25,000 People Buried Alive: Yungay, Peru; May 31, 1970
The recent Oso landslide that has killed at least 29 people and today's Chile's 8.2 earthquake that has killed six people are truly devastating events that resulted in loss of life and property. But a disaster that struck the coast of Peru 34 years ago at 3:23 pm., on May 31, 1970, is still vividly remembered. In 2000, Peru designated May 31 as Natural Disaster Education and Reflection Day, in memory of the deadliest seismic disaster in the history of Latin America.
An earthquake jolted the South American country of Peru causing enormous damage in Peru's coastal department of Ancash. In the city of Huaraz, as many as 20,000 people died in the crumbling buildings. Chimbote and other towns in the area were also greatly damaged or destroyed. The quake's focus was 15 miles off the coast of Peru, far below the Pacific Ocean seafloor.

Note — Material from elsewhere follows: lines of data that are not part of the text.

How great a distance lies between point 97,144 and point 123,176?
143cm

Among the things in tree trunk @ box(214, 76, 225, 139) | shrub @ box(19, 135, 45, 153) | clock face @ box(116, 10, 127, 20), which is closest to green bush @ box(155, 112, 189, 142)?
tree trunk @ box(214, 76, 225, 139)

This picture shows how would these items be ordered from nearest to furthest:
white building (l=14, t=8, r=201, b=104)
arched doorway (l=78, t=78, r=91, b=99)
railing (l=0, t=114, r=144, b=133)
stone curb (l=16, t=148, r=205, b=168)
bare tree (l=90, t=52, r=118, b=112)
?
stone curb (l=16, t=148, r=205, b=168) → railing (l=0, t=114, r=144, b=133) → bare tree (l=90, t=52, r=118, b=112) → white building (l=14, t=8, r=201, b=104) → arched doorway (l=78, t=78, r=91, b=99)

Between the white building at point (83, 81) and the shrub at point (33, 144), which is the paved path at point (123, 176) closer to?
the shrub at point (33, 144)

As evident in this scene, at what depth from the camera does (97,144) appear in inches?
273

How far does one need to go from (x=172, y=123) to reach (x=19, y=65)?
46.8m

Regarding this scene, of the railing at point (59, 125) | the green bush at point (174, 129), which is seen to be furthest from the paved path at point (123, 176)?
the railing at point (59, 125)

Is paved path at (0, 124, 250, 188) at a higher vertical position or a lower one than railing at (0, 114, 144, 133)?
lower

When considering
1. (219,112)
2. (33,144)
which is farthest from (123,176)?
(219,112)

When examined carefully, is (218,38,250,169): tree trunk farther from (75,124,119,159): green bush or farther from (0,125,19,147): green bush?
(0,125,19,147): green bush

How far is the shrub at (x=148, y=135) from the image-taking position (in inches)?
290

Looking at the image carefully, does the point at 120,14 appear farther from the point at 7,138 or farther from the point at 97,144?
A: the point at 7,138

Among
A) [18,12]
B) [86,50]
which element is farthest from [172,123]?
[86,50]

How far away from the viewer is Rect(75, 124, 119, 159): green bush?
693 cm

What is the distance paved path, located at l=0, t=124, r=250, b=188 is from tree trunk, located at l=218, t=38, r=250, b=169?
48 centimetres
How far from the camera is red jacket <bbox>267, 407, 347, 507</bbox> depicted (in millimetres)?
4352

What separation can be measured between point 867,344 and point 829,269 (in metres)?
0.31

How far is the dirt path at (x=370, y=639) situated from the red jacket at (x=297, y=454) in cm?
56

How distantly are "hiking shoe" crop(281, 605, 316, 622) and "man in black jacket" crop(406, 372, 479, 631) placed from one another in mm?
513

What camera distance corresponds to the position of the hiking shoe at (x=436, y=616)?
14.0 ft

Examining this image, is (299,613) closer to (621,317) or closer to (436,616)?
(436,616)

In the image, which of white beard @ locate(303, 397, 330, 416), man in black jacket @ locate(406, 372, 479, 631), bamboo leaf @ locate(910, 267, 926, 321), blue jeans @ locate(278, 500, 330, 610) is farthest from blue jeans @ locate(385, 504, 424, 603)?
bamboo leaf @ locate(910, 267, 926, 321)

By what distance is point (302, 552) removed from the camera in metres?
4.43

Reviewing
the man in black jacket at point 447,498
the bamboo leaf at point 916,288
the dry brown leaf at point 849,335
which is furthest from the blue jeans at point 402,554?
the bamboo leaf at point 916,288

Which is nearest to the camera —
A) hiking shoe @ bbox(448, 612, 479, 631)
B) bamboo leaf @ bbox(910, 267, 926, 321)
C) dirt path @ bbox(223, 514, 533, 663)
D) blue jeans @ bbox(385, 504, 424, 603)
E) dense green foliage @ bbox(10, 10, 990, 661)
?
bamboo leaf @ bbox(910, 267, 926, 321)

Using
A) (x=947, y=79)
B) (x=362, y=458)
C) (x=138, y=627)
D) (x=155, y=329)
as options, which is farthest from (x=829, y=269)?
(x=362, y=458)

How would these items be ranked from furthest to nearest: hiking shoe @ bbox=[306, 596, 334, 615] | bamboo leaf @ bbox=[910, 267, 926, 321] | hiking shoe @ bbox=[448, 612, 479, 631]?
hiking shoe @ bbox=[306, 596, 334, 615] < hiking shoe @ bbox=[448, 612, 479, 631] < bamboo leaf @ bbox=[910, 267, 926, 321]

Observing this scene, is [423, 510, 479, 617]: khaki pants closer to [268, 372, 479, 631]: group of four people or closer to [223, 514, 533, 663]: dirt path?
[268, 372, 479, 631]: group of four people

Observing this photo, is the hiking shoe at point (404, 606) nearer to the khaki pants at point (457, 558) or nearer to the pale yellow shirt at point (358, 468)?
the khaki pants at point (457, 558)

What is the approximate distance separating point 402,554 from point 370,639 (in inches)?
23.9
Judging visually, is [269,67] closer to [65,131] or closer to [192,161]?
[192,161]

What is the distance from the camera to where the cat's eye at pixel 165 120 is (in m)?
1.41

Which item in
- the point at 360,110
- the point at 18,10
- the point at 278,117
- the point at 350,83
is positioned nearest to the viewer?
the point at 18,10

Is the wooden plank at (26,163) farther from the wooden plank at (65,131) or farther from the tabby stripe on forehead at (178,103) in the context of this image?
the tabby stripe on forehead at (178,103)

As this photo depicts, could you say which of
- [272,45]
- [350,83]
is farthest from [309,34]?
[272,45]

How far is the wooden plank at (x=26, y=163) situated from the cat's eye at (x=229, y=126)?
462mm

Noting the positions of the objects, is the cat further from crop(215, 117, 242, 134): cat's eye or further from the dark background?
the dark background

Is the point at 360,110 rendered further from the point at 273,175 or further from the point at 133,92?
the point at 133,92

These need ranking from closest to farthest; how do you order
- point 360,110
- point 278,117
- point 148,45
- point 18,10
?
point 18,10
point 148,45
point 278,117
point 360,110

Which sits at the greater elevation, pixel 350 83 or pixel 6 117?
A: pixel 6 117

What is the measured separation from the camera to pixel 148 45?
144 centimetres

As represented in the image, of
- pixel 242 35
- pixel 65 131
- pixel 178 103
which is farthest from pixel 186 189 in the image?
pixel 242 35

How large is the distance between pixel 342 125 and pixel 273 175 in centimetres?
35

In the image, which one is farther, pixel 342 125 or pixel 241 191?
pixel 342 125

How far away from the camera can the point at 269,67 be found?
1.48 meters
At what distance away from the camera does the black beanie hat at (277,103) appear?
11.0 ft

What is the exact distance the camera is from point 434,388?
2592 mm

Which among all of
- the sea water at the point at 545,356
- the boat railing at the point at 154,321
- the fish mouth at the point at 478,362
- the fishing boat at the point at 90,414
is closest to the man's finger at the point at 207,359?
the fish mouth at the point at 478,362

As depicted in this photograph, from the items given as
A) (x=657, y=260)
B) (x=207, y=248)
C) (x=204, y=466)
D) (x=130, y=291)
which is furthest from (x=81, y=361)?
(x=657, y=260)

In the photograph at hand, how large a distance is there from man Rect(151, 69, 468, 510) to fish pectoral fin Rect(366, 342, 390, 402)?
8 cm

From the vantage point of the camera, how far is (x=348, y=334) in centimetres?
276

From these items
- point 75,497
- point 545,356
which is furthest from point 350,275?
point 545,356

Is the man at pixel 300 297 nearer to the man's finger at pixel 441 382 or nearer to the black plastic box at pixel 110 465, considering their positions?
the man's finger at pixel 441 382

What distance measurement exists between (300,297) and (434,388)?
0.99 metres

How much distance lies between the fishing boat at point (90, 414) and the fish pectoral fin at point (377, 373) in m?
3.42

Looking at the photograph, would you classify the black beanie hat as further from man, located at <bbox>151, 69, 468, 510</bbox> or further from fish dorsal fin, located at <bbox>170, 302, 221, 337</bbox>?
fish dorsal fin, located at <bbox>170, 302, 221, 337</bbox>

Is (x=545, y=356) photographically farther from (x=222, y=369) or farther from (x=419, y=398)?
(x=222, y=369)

Due to the great depth of its point of origin, the quake did not disturb the seabed, so no major tsunamis occurred. But while it produced no killers from the ocean depths, the quake triggered some deadly events from the heights of Peru.
The quake shook loose a huge mass of material from Huascaran, the 22,205-foot mountain that is Peru's highest peak, unleashing a combination avalanche-landslide. Millions of tons of snow, ice, rocks, and mud shot down the mountain's slopes at speeds sometimes exceeding 150 miles per hour. In Yungay, 25,000 people were buried alive. Only 92 people survived this tragedy, most of whom were in the cemetery and stadium at the time of the earthquake. These zones were the highest in town. After the disaster the Peruvian government forbade any excavation in the area, declaring it a national cemetery.
Elsewhere the half-mile-wide mass of debris flattened villages and farms like a giant bulldozer. When it finally ended, the Peruvian quake and accompanying landslide-avalanche had claimed nearly 80,000 lives and had destroyed the homes of nearly a million people. It was the deadliest natural disaster ever to strike North or South America.